**Material for this exercise:**
■ ■ ■

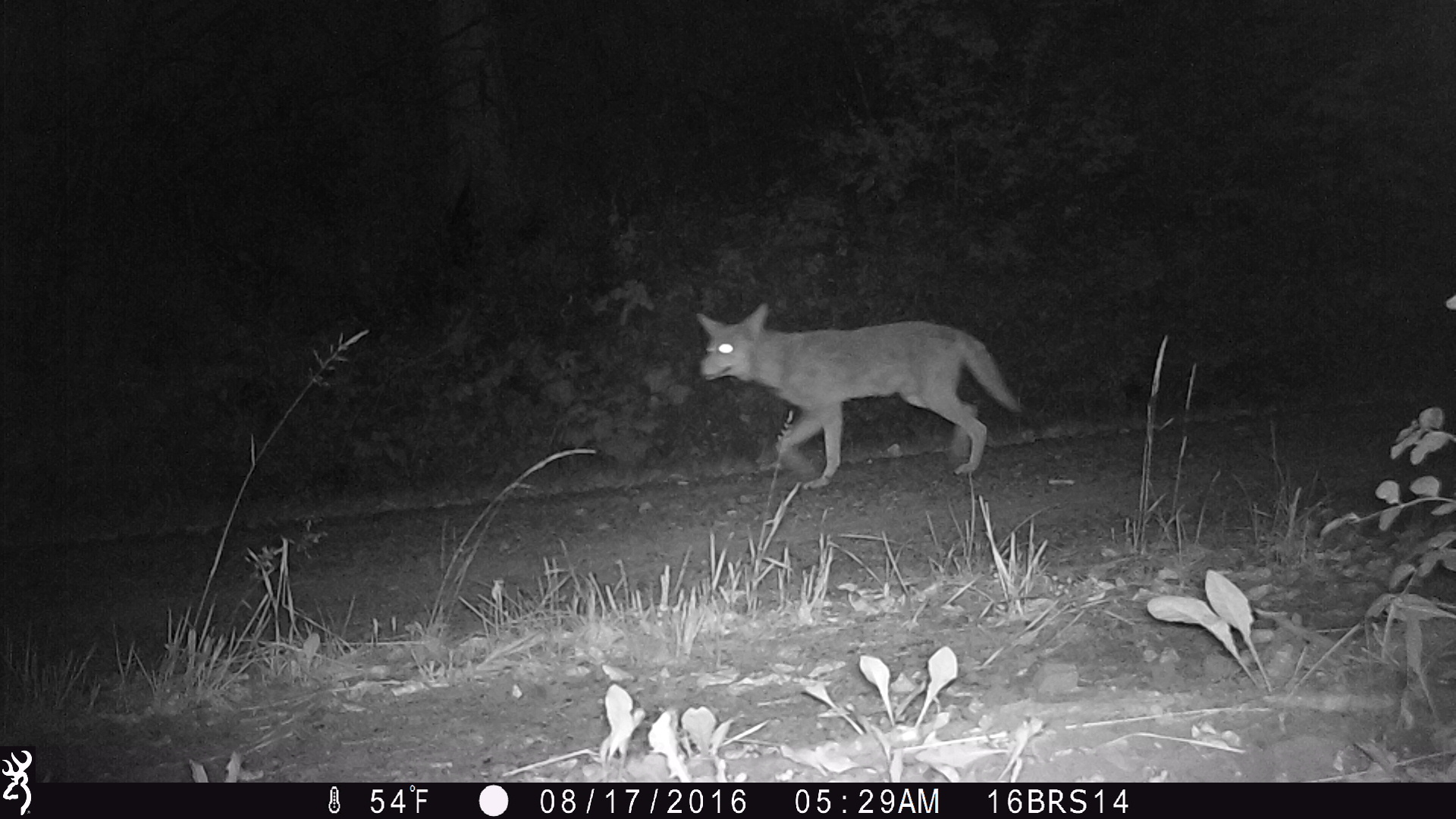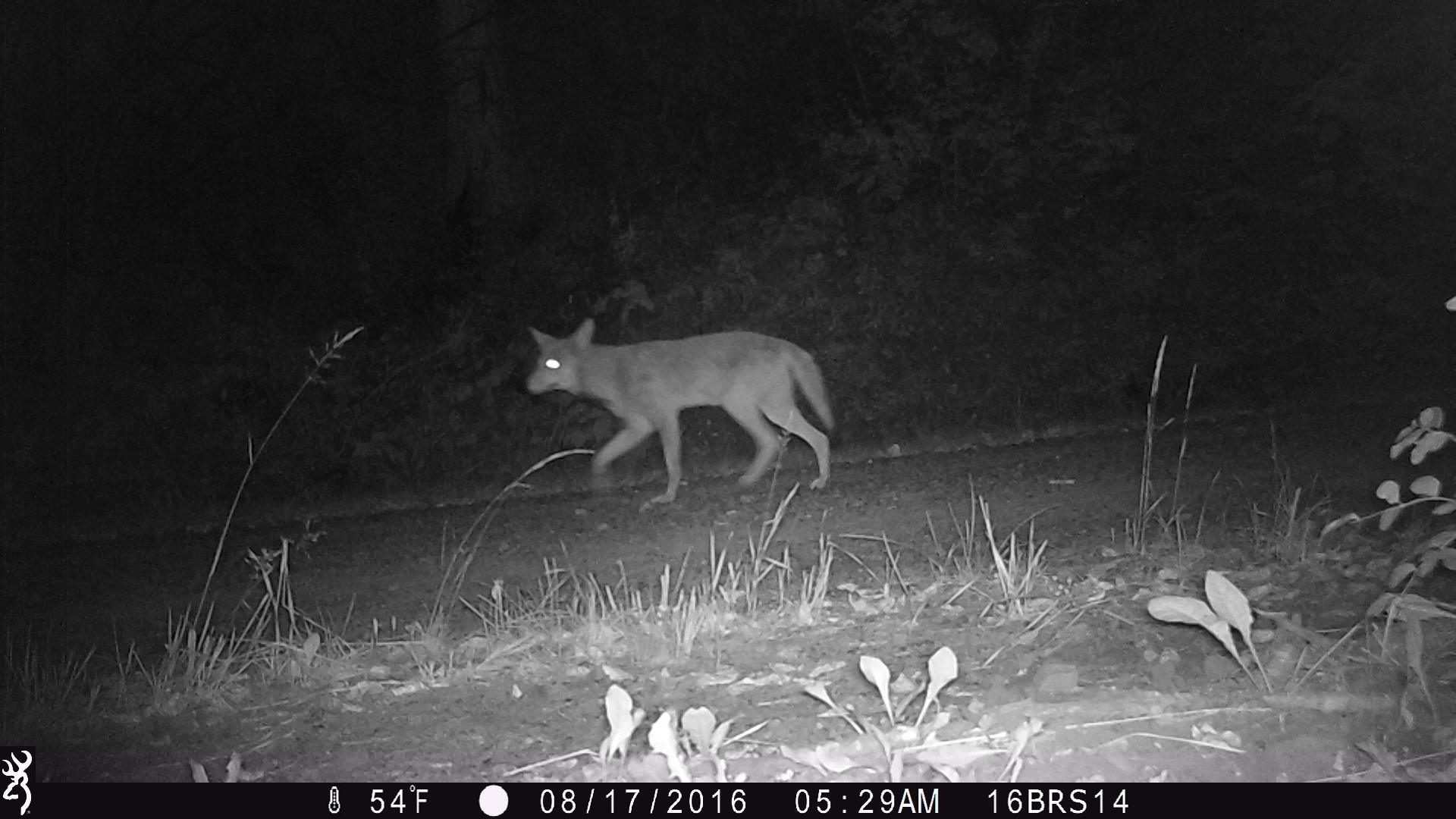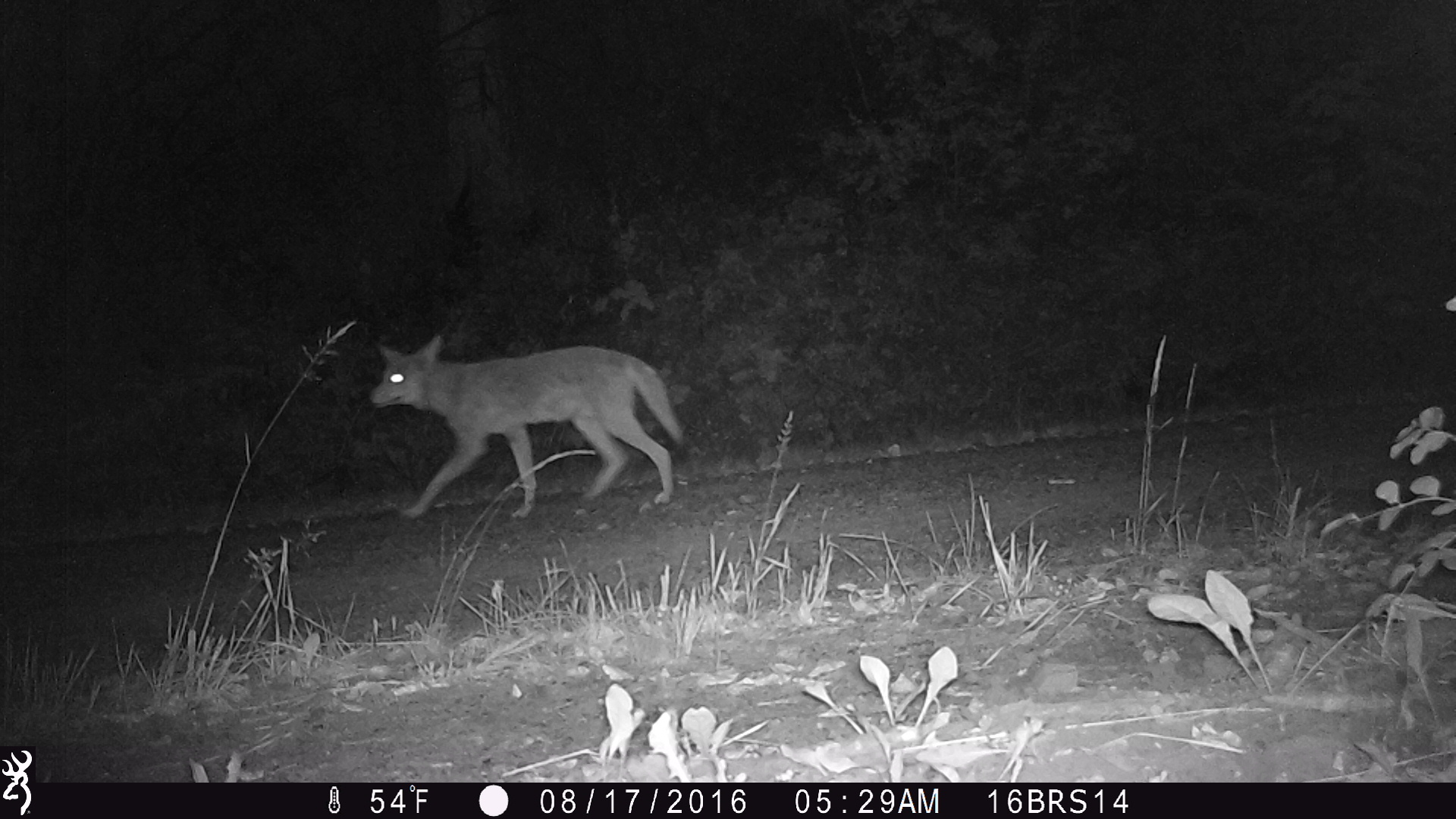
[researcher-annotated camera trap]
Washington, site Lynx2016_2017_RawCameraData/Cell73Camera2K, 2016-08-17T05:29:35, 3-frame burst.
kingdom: Animalia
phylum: Chordata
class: Mammalia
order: Carnivora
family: Canidae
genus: Canis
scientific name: Canis latrans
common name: coyote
Canis latrans (coyote). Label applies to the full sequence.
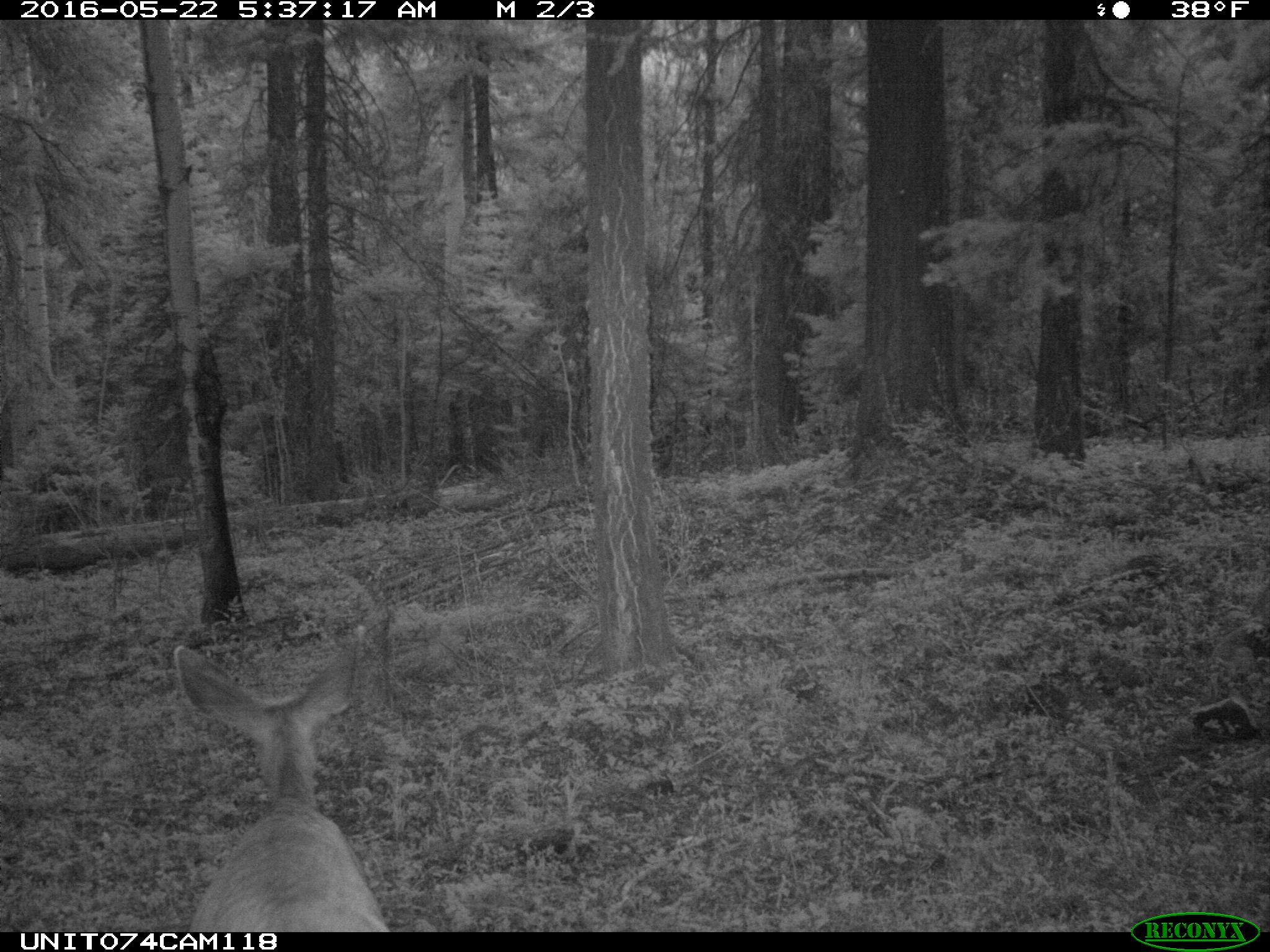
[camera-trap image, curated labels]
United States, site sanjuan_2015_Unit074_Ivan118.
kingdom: Animalia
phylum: Chordata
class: Mammalia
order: Artiodactyla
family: Cervidae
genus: Odocoileus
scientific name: Odocoileus hemionus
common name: mule deer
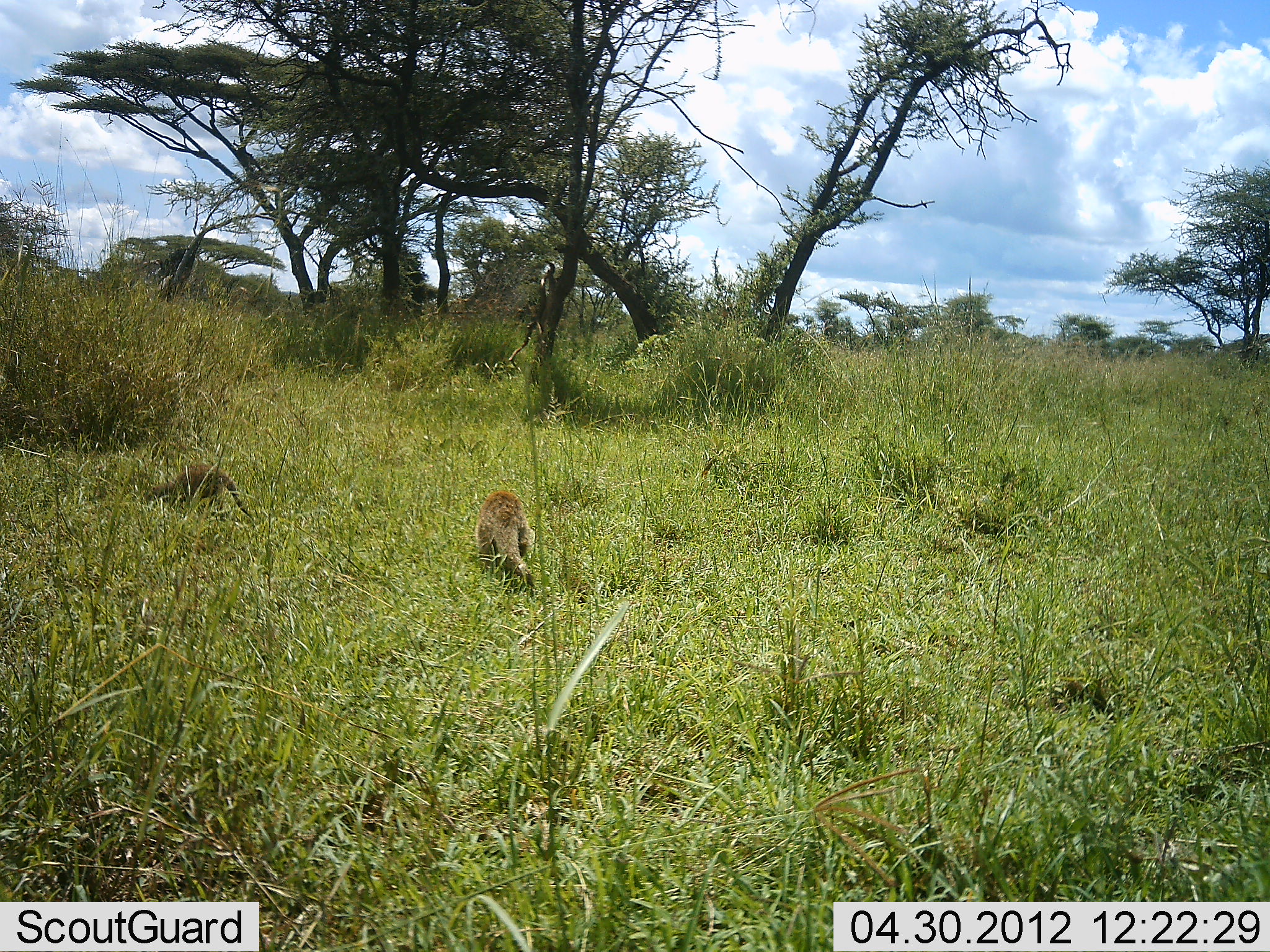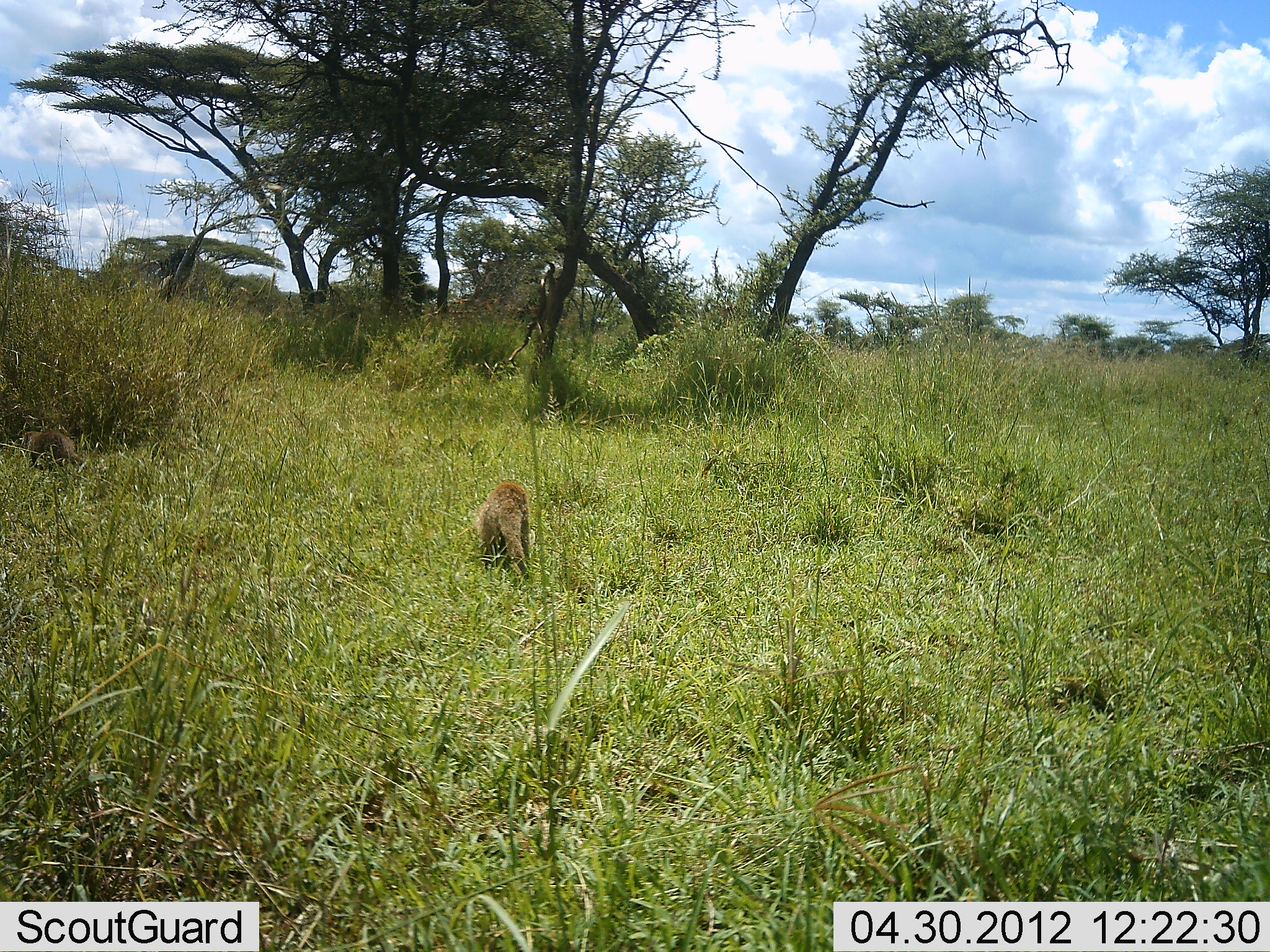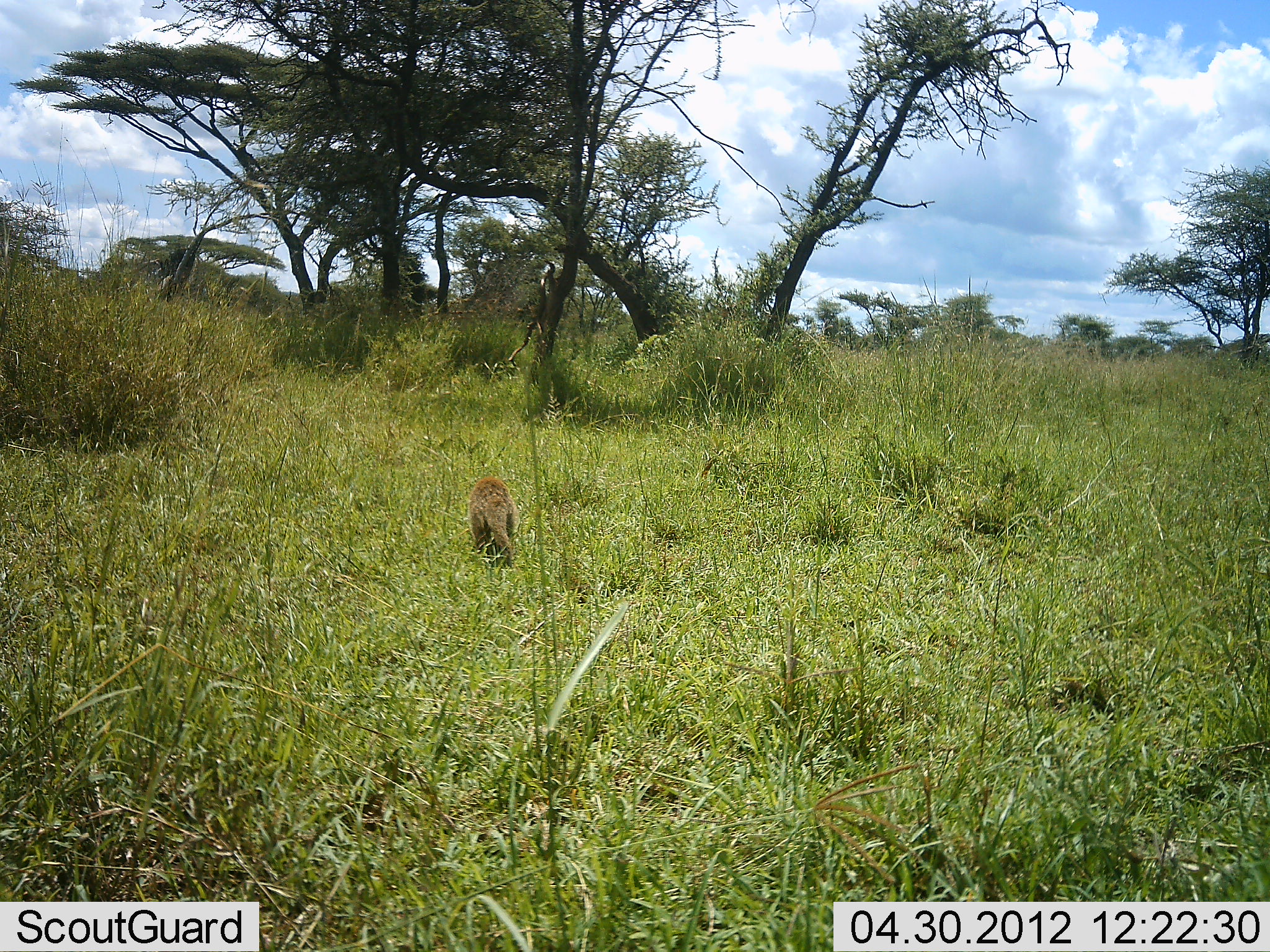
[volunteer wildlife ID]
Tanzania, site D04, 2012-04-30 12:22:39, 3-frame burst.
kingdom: Animalia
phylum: Chordata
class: Mammalia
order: Carnivora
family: Herpestidae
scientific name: Herpestidae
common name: mongoose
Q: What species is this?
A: Mongoose (Herpestidae).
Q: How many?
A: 2.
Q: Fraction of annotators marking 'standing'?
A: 0%.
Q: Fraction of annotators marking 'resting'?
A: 0%.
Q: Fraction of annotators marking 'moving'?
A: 100%.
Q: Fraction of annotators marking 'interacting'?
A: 0%.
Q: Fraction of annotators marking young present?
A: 0%.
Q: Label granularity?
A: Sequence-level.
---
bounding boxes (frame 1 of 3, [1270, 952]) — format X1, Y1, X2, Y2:
animal: 147, 465, 254, 524; 475, 492, 536, 589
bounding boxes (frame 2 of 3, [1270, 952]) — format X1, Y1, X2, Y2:
animal: 475, 481, 533, 584; 22, 430, 87, 471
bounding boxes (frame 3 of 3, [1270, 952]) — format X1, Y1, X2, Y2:
animal: 467, 476, 521, 568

■ ■ ■

**Your task:**
Leave the pictures out, and print every line of the listing exactly as written.

**Response:**
[researcher-annotated camera trap]
Washington, site Lynx2016_2017_RawCameraData/Cell73Camera2K, 2016-08-17T05:29:35, 3-frame burst.
kingdom: Animalia
phylum: Chordata
class: Mammalia
order: Carnivora
family: Canidae
genus: Canis
scientific name: Canis latrans
common name: coyote
Canis latrans (coyote). Label applies to the full sequence.
[camera-trap image, curated labels]
United States, site sanjuan_2015_Unit074_Ivan118.
kingdom: Animalia
phylum: Chordata
class: Mammalia
order: Artiodactyla
family: Cervidae
genus: Odocoileus
scientific name: Odocoileus hemionus
common name: mule deer
[volunteer wildlife ID]
Tanzania, site D04, 2012-04-30 12:22:39, 3-frame burst.
kingdom: Animalia
phylum: Chordata
class: Mammalia
order: Carnivora
family: Herpestidae
scientific name: Herpestidae
common name: mongoose
Q: What species is this?
A: Mongoose (Herpestidae).
Q: How many?
A: 2.
Q: Fraction of annotators marking 'standing'?
A: 0%.
Q: Fraction of annotators marking 'resting'?
A: 0%.
Q: Fraction of annotators marking 'moving'?
A: 100%.
Q: Fraction of annotators marking 'interacting'?
A: 0%.
Q: Fraction of annotators marking young present?
A: 0%.
Q: Label granularity?
A: Sequence-level.
---
bounding boxes (frame 1 of 3, [1270, 952]) — format X1, Y1, X2, Y2:
animal: 147, 465, 254, 524; 475, 492, 536, 589
bounding boxes (frame 2 of 3, [1270, 952]) — format X1, Y1, X2, Y2:
animal: 475, 481, 533, 584; 22, 430, 87, 471
bounding boxes (frame 3 of 3, [1270, 952]) — format X1, Y1, X2, Y2:
animal: 467, 476, 521, 568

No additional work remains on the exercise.